- _Consignes_
Recopiez à l'identique le passage du texte ci-dessous sur le recrutement des enseignants-chercheurs qui commence par « Cette évolution, conforme » et se poursuit jusqu'à « de leur avenir. ».

- _Texte proposé_
Pour une charte de bonnes pratiques en matière de recrutement des enseignants-chercheurs en sciences économiques

La loi de programmation de la recherche, récemment adoptée, supprime la qualification pour concourir au statut de Professeur des Universités par le Conseil National des Universités pour les maîtres de conférences. Le recrutement des Professeurs est donc désormais essentiellement mené au niveau local par chaque université. Cette tribune propose une charte des bonnes pratiques à mettre en place dans ce nouveau contexte.

La loi de programmation de la recherche, récemment adoptée, modifie profondément les modalités de recrutement des enseignants-chercheurs, en supprimant notamment une spécificité du système français : la qualification pour concourir au statut de Professeur des Universités par le Conseil National des Universités pour les maîtres de conférences. Le recrutement des Professeurs est donc désormais essentiellement mené au niveau local par chaque université.

Cette évolution, conforme au principe d’autonomie des universités, fait peser sur celles-ci une responsabilité accrue. Si elle doit offrir aux universités une plus grande agilité et renforcer leur capacité d’initiative, elle ne doit pas être la porte ouverte à un développement de pratiques clientélistes, au détriment de la qualité des recrutements et de la science française, de la cohérence du métier d’enseignant chercheur et de leur avenir.

- _Données fournies_
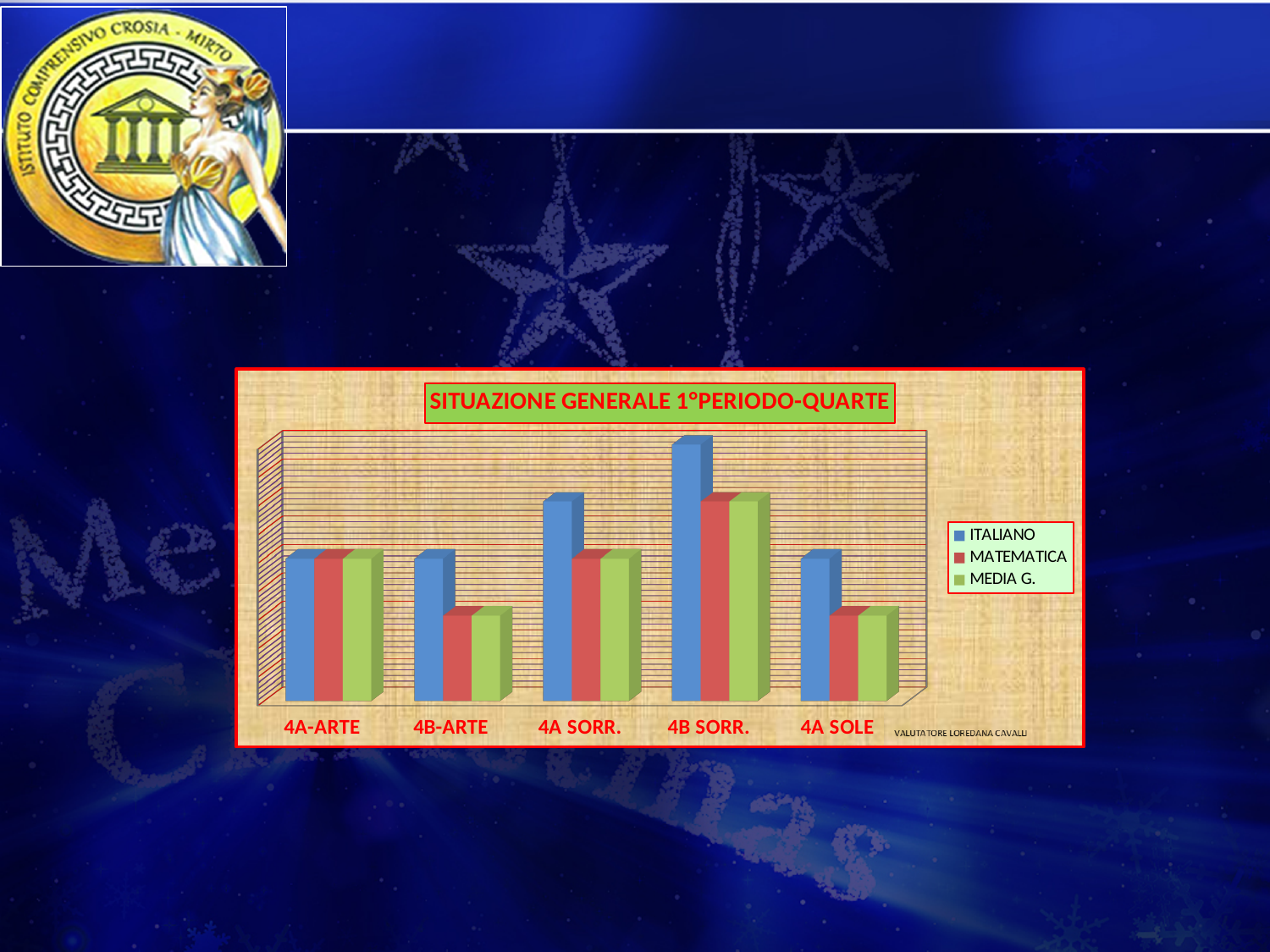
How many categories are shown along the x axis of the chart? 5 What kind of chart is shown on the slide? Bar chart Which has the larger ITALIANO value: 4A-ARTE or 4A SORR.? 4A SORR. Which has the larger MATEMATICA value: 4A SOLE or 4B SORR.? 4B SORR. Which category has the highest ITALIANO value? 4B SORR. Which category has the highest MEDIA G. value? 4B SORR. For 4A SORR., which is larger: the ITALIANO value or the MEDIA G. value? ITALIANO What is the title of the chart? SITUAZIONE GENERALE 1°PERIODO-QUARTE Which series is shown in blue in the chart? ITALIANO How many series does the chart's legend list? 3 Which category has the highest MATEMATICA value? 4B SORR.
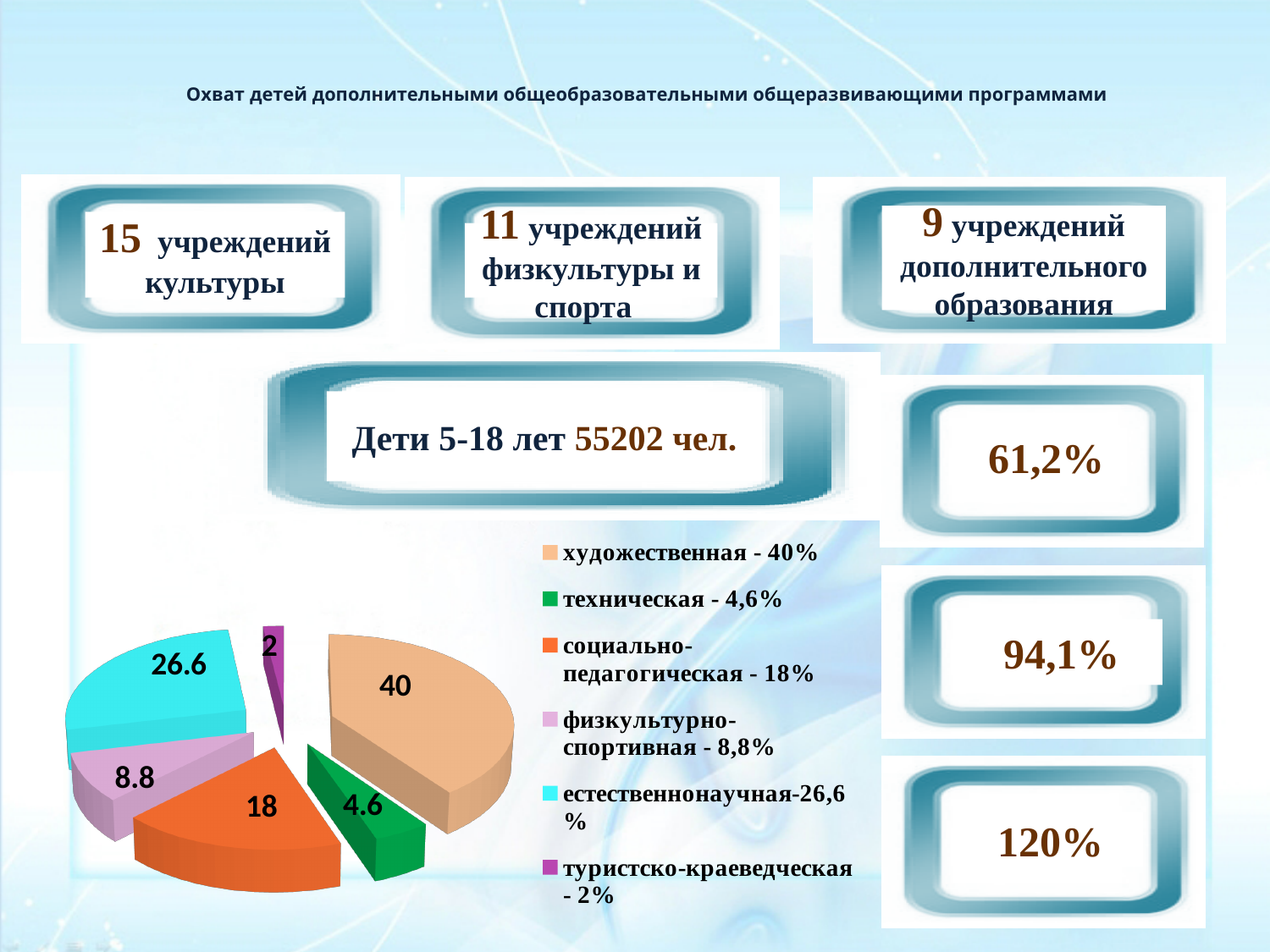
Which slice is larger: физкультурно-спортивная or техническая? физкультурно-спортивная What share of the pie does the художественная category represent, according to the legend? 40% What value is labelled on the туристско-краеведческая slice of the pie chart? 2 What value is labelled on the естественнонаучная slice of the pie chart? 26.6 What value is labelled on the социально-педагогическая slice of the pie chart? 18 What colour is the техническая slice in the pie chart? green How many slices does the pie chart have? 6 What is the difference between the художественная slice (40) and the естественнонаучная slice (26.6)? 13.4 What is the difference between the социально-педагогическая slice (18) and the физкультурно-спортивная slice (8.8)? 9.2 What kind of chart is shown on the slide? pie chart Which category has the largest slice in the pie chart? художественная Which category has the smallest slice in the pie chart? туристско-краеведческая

- _Corrigé_
Cette évolution, conforme au principe d’autonomie des universités, fait peser sur celles-ci une responsabilité accrue. Si elle doit offrir aux universités une plus grande agilité et renforcer leur capacité d’initiative, elle ne doit pas être la porte ouverte à un développement de pratiques clientélistes, au détriment de la qualité des recrutements et de la science française, de la cohérence du métier d’enseignant chercheur et de leur avenir.